[Collected data]
□ □ □ □

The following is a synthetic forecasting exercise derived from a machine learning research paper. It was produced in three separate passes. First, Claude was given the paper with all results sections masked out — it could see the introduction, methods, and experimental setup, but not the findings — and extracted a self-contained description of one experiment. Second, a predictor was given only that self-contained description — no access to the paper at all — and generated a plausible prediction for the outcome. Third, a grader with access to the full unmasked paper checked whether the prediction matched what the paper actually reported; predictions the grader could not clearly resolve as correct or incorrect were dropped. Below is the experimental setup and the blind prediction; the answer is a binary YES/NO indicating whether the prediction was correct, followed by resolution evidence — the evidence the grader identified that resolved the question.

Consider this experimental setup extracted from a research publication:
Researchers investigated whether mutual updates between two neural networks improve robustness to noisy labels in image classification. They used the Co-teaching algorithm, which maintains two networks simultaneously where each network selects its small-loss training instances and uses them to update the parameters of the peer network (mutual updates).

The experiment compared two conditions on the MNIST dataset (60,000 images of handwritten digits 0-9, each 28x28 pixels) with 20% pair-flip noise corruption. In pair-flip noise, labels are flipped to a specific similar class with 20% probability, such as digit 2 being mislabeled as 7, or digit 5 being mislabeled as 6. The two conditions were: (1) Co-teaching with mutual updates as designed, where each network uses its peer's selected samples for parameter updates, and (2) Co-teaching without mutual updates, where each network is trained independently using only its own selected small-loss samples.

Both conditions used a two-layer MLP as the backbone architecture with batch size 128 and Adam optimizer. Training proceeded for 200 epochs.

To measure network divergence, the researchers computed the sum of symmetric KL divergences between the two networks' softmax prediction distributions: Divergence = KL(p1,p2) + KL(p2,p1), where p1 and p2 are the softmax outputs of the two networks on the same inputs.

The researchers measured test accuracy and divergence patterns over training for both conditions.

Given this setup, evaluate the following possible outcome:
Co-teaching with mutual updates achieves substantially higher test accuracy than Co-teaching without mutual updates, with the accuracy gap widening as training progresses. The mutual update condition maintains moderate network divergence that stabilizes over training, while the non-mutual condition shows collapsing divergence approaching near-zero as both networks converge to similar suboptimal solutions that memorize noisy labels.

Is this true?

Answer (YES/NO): NO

□ □ □ □

> _Task instructions_: Go through the records above and count every line that includes "noisy". Give the number and nothing else.

> _Completed exercise_: 2